Extracted data entries:
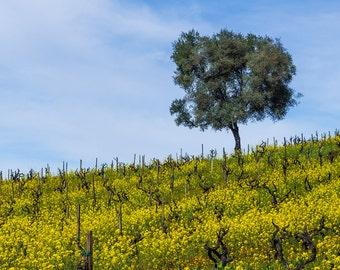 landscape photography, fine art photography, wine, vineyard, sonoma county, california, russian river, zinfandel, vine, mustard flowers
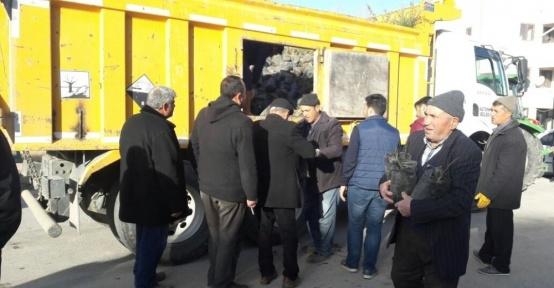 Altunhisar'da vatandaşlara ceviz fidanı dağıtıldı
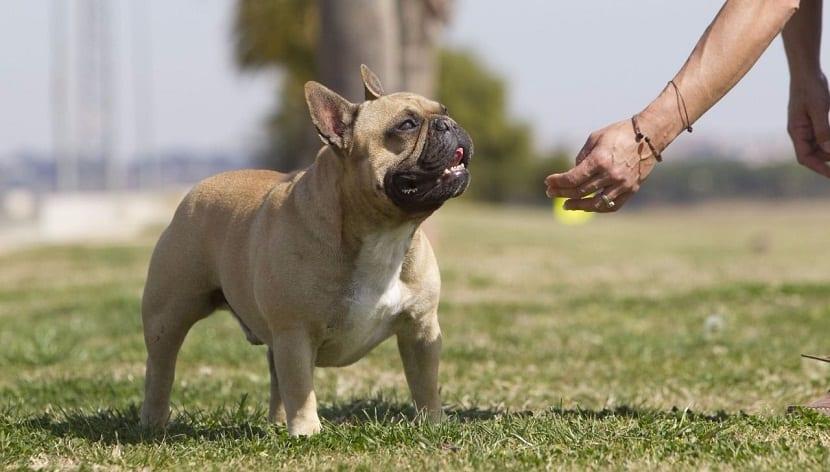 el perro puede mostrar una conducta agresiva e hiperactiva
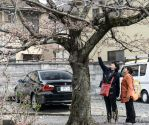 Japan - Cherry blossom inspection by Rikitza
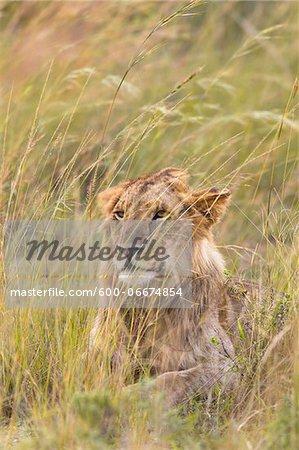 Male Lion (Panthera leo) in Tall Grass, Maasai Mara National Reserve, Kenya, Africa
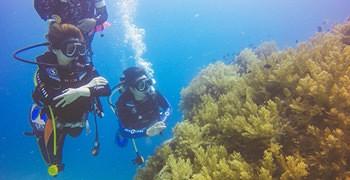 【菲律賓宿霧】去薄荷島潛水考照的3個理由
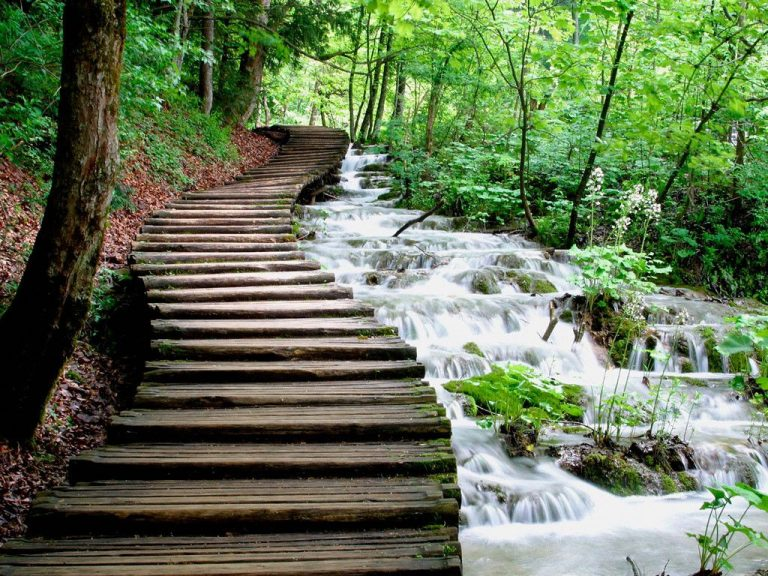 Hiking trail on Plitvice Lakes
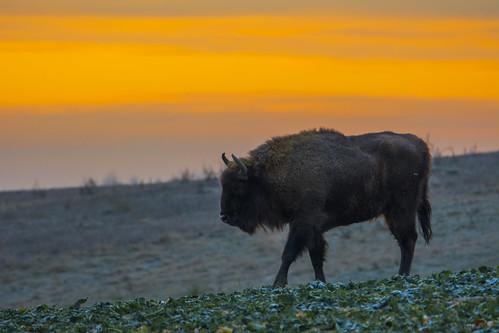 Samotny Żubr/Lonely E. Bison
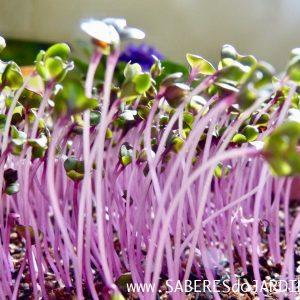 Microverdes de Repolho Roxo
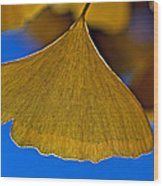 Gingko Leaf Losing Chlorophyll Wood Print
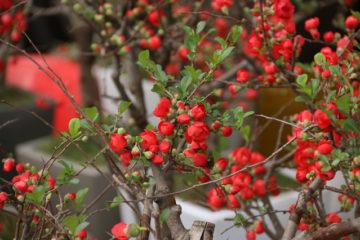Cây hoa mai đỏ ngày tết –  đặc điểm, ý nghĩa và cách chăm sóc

= PROMPT =
The line containing "Hiking trail on Plitvice Lakes" and every line after it, through the end of the records, are what you should retype exactly. Do not include the pictures.

= ANSWER =
 Hiking trail on Plitvice Lakes
 Samotny Żubr/Lonely E. Bison
 Microverdes de Repolho Roxo
 Gingko Leaf Losing Chlorophyll Wood Print
Cây hoa mai đỏ ngày tết –  đặc điểm, ý nghĩa và cách chăm sóc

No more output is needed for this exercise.